■ **WORK INSTRUCTIONS**: Copy out the complete listing, word for word.

>> begin RECORDED DATA

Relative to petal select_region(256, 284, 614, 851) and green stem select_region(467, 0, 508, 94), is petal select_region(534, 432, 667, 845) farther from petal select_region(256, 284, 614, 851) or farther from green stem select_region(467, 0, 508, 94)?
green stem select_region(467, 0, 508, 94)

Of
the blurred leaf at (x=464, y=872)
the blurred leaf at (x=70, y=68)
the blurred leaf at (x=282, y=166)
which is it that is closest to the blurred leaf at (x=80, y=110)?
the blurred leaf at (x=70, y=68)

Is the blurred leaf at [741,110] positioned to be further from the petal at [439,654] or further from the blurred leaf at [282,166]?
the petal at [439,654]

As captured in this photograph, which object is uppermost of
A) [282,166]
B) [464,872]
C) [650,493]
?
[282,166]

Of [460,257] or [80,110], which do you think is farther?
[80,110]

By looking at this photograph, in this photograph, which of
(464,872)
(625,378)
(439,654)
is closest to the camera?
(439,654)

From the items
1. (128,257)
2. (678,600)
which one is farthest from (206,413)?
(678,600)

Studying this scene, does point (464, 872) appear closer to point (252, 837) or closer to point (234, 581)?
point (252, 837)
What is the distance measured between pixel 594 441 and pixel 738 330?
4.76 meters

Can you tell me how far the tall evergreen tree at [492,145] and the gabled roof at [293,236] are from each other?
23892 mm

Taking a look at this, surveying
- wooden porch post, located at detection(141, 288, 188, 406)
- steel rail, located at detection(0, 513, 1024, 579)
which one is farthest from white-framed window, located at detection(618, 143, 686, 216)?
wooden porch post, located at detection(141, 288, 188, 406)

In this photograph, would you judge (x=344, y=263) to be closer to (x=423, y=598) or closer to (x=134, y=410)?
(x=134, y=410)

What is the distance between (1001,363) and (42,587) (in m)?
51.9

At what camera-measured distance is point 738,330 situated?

>> end RECORDED DATA

■ **FULL RESPONSE**:
Relative to petal select_region(256, 284, 614, 851) and green stem select_region(467, 0, 508, 94), is petal select_region(534, 432, 667, 845) farther from petal select_region(256, 284, 614, 851) or farther from green stem select_region(467, 0, 508, 94)?
green stem select_region(467, 0, 508, 94)

Of
the blurred leaf at (x=464, y=872)
the blurred leaf at (x=70, y=68)
the blurred leaf at (x=282, y=166)
which is it that is closest to the blurred leaf at (x=80, y=110)?
the blurred leaf at (x=70, y=68)

Is the blurred leaf at [741,110] positioned to be further from the petal at [439,654] or further from the blurred leaf at [282,166]?
the petal at [439,654]

As captured in this photograph, which object is uppermost of
A) [282,166]
B) [464,872]
C) [650,493]
?
[282,166]

Of [460,257] or [80,110], which do you think is farther?
[80,110]

By looking at this photograph, in this photograph, which of
(464,872)
(625,378)
(439,654)
is closest to the camera?
(439,654)

From the items
1. (128,257)
2. (678,600)
which one is farthest from (206,413)?
(678,600)

Studying this scene, does point (464, 872) appear closer to point (252, 837) or closer to point (234, 581)?
point (252, 837)
What is the distance measured between pixel 594 441 and pixel 738 330?
4.76 meters

Can you tell me how far the tall evergreen tree at [492,145] and the gabled roof at [293,236] are from each other?
23892 mm

Taking a look at this, surveying
- wooden porch post, located at detection(141, 288, 188, 406)
- steel rail, located at detection(0, 513, 1024, 579)
which one is farthest from white-framed window, located at detection(618, 143, 686, 216)?
wooden porch post, located at detection(141, 288, 188, 406)

In this photograph, would you judge (x=344, y=263) to be closer to (x=423, y=598) or closer to (x=134, y=410)?
(x=134, y=410)

What is the distance between (1001,363) and (42,587) (in m)?
51.9

At what camera-measured distance is point 738,330 situated?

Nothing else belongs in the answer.